→ Directions:
What is needed here is an exact repetition of the records below, beginning at the line that has "Smart Machines Infogrpahic" and stopping after the line that has "Antworten von 40".

→ Data to use:
>>>

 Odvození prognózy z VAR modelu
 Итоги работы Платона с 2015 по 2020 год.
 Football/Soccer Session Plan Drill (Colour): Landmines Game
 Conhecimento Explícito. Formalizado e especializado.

<<<
>>>

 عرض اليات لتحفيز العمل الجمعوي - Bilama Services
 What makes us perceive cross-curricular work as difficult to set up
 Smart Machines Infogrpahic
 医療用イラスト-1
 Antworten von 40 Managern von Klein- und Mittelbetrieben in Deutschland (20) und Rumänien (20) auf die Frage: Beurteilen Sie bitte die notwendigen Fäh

<<<

→ Finished exercise:
 Smart Machines Infogrpahic
 医療用イラスト-1
 Antworten von 40 Managern von Klein- und Mittelbetrieben in Deutschland (20) und Rumänien (20) auf die Frage: Beurteilen Sie bitte die notwendigen Fäh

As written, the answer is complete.